Çocuk yatağa gitmekte yavaş davranıyorsa ya da yattıktan kısa bir süre sonra yanınıza geliyorsa sizinle birlikte olduğu anlarda bazı kazanımları var demektir. Belki gündüz ebeveynine olan ihtiyacını tatmin edememiş olabilir, aklı küçük kardeşinde kalmış onu kıskanmış olabilir ya da gerçekten onu uyumaktan alıkoyacak düzeyde korku ve kaygıları olabilir. Uyku saatinden ödün vermemek ön planda tutulmakla birlikte çocuğun ihtiyaçları anlaşılmaya çalışılmalı ve uygun şekilde giderilmelidir.
Sık sık kâbus görüyorsa, uyandığında bunları ifade edemiyor, ağlıyor, terliyor, panik oluyorsa, uykusunda geziniyorsa veya gece korkuları varsa bu durum mutlaka bir uzman tarafından değerlendirilmelidir.

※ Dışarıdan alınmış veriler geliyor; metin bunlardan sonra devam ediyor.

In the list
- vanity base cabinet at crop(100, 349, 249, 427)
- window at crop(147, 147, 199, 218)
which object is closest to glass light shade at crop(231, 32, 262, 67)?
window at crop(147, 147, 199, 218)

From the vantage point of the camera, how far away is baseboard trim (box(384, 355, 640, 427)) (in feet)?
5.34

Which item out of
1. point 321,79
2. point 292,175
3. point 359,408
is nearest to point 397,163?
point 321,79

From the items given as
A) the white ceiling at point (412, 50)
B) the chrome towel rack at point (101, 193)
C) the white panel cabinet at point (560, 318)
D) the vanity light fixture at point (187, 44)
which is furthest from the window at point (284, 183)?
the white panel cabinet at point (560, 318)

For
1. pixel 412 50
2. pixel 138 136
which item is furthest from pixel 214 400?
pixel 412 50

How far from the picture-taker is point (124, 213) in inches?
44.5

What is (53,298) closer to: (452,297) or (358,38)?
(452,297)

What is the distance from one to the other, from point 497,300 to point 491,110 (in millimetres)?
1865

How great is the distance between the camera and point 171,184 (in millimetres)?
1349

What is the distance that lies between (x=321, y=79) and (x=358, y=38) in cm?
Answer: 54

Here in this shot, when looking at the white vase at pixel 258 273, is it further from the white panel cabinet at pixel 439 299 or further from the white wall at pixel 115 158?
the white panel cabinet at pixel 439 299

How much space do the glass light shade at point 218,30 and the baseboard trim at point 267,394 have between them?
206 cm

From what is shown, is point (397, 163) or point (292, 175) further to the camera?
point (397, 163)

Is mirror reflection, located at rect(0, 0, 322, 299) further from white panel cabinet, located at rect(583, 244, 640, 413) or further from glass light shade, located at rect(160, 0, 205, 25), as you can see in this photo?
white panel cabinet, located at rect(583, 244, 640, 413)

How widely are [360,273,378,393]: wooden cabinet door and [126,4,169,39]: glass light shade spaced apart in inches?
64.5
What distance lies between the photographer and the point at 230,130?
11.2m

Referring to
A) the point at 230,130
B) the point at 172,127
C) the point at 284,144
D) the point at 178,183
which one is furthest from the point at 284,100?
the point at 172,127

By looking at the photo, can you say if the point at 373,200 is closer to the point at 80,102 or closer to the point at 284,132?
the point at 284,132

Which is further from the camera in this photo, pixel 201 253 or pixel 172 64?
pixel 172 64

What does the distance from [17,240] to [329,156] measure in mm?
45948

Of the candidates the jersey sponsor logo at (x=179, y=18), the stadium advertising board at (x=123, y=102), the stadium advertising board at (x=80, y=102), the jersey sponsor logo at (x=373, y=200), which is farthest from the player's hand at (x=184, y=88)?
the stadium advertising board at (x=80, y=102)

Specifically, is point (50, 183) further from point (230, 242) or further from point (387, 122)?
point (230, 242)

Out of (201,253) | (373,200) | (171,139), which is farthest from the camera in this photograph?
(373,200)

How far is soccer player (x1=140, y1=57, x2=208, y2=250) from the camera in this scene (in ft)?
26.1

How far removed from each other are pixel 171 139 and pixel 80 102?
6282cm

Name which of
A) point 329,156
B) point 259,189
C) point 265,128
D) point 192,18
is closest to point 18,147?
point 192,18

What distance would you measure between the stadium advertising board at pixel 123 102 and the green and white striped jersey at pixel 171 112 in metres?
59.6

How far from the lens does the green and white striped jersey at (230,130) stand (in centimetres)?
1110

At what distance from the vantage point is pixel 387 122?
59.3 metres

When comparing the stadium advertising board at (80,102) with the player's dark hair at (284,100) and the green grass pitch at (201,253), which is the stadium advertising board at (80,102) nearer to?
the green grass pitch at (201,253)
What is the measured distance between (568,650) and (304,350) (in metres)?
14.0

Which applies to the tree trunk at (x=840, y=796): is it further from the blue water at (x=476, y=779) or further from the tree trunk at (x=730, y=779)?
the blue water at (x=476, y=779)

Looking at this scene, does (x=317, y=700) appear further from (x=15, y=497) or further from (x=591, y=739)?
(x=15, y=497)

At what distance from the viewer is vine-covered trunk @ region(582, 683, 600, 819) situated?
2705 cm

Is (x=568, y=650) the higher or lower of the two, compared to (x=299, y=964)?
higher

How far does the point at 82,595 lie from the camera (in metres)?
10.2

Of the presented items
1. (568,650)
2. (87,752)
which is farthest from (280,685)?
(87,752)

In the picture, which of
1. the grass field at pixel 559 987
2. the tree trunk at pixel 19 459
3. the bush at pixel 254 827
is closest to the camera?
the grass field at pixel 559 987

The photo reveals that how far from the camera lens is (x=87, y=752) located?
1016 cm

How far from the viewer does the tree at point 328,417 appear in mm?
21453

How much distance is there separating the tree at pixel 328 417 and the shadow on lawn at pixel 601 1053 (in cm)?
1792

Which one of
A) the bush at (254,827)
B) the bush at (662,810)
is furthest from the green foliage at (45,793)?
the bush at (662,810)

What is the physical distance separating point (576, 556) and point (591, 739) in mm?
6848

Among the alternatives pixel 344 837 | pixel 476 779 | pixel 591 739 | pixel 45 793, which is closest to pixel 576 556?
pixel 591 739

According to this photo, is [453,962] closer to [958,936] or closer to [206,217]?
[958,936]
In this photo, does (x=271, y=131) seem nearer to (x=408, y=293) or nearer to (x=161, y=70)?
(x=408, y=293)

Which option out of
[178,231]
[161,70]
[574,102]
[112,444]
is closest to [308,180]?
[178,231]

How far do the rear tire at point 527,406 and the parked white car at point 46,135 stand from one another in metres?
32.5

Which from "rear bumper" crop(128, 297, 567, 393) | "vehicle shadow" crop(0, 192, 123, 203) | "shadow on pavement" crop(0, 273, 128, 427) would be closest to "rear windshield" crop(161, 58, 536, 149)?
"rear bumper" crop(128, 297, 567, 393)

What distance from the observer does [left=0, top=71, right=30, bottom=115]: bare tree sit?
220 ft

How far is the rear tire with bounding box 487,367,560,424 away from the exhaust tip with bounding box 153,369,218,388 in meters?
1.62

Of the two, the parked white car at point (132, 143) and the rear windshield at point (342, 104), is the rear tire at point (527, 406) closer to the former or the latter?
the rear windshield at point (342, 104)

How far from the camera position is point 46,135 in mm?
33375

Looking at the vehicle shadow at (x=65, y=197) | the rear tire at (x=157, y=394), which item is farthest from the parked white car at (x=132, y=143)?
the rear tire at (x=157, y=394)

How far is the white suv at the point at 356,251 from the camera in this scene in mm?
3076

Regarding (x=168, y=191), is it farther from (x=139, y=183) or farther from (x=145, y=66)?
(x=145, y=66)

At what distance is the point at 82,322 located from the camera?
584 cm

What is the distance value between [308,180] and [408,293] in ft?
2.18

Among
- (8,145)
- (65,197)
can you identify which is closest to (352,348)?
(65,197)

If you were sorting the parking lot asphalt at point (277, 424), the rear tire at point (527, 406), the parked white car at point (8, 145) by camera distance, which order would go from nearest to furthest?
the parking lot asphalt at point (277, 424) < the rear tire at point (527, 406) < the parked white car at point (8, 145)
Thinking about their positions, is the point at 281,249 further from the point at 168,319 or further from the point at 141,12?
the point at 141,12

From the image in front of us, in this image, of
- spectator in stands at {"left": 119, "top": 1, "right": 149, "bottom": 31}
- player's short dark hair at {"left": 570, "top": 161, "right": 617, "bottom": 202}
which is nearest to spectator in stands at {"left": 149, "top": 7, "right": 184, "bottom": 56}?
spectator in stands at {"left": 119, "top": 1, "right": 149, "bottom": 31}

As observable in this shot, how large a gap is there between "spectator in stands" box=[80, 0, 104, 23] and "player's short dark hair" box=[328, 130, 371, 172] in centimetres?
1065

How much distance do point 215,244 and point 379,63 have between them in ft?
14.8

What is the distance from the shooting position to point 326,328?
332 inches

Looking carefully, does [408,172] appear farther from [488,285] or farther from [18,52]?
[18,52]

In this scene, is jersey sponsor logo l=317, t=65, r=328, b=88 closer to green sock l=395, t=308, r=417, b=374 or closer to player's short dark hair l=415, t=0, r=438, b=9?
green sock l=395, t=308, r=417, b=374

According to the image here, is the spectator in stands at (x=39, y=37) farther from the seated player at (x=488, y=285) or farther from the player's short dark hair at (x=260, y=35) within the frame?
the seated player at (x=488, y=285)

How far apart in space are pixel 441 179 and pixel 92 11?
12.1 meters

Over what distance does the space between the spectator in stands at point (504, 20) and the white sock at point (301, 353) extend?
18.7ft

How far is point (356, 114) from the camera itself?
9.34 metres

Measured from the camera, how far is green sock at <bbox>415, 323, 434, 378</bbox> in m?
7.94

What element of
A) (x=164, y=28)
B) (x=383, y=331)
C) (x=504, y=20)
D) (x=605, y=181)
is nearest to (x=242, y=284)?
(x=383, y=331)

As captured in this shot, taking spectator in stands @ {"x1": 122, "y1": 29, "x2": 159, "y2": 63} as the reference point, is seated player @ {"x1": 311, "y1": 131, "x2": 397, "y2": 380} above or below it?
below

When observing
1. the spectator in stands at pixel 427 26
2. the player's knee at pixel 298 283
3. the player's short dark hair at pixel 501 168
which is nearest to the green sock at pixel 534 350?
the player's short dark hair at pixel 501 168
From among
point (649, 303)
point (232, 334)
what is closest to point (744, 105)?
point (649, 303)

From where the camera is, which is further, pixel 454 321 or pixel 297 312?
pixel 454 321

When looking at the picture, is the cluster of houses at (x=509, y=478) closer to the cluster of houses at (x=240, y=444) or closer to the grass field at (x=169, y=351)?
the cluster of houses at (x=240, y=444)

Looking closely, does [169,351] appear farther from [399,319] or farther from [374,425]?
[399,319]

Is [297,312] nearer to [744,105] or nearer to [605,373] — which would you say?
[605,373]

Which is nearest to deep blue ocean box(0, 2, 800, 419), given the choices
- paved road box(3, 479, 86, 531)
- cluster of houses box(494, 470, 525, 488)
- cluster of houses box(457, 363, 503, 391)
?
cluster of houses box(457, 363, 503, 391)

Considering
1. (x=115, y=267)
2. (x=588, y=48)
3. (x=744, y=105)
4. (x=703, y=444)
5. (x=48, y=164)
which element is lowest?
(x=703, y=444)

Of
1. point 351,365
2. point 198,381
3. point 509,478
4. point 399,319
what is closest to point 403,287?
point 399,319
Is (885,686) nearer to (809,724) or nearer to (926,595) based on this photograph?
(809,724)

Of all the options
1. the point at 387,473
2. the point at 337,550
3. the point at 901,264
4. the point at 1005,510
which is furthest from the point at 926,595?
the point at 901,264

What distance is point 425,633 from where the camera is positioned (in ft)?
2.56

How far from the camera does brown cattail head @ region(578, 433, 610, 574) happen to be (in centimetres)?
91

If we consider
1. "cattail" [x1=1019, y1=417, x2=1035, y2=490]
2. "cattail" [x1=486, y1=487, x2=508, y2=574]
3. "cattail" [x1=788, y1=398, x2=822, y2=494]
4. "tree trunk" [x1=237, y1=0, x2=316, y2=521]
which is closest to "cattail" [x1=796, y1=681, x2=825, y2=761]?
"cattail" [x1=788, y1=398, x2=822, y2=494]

Bu durum gece terörü olarak değerlendirilen psikolojik bir durumdan kaynaklanıyor olabilir. Aynı şekilde gündüz olmadık vakitlerde sık sık uykusu geliyorsa bir sağlık sorunu olup olmadığı da araştırılmalıdır.
Okulda ya da yabancı bir evde/ortamda uyuyamamak çocuğun güvensizlik duygusuyla doğrudan ilintilidir. Daha çok küçük çocuklarda görülen bu durum çocuğun terk edilme, unutulma ve ihtiyaç halinde sesini duyuramama gibi kaygı ve korkularından ileri gelmektedir. Güvensizlik duygusunun aşılmasıyla ev dışındaki uyku sorunu da hallolacaktır. Yabancı bir yerde uyurken kendisine ait bir eşya ile uyuması da yardımcı olabilir.
Boşanma, ölüm, hastalık gibi çocuğun ebeveynine daha yoğun ihtiyaç duyduğu olağan üstü durumlar olduğunda çocuğunuz sizinle uyumak isteyebilir. Bu süreçleri birbirine sarılarak ve birlikte uyuyarak geçirmek çocuk için travmayı atlatmasında kolaylaştırıcı olabilir. Ancak uzun vadede alışkanlık haline gelmemesi için birlikte uyuma seremonilerinin mümkün olduğu kadar kısa tutulup hızlı bir şekilde çocuğun eski uyuma rutinine kavuşmasını sağlamak gerekir.